┌─ Materials provided

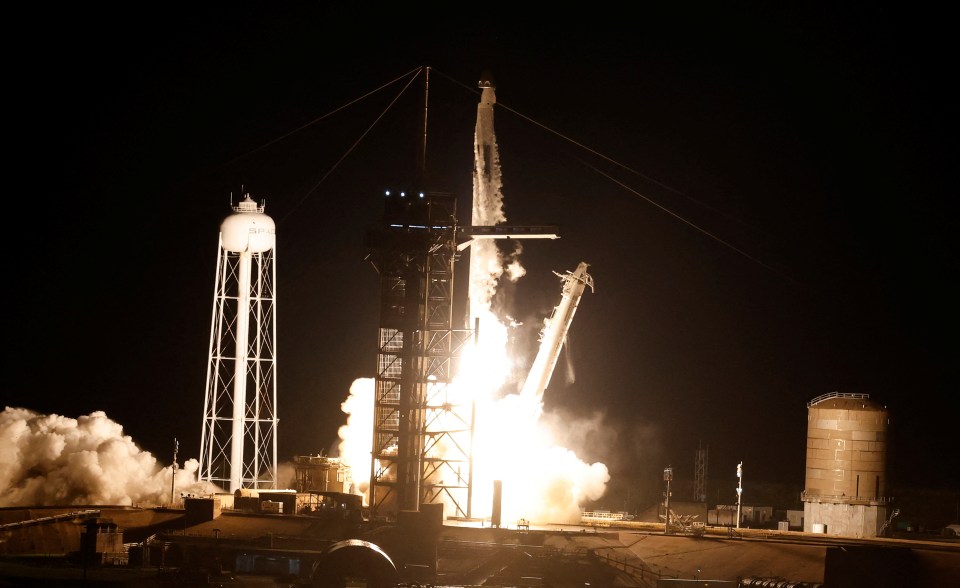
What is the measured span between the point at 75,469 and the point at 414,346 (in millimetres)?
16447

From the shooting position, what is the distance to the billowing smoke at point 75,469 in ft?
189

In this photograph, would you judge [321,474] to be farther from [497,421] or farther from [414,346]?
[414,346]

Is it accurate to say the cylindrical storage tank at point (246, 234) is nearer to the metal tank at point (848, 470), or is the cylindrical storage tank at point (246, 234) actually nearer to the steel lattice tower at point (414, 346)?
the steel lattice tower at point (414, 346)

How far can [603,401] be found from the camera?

└─

Given request: Reproduce the material above word for word, omitting the picture.

Response for this exercise:
What is the measured span between the point at 75,469 and the point at 414,346 (in millimetres)?
16447

From the shooting position, what is the distance to the billowing smoke at point 75,469 in ft?
189

In this photograph, would you judge [321,474] to be farther from [497,421] or farther from [414,346]?
[414,346]

Is it accurate to say the cylindrical storage tank at point (246, 234) is nearer to the metal tank at point (848, 470), or is the cylindrical storage tank at point (246, 234) actually nearer to the steel lattice tower at point (414, 346)?
the steel lattice tower at point (414, 346)

How far can [603,401] be found from the camera?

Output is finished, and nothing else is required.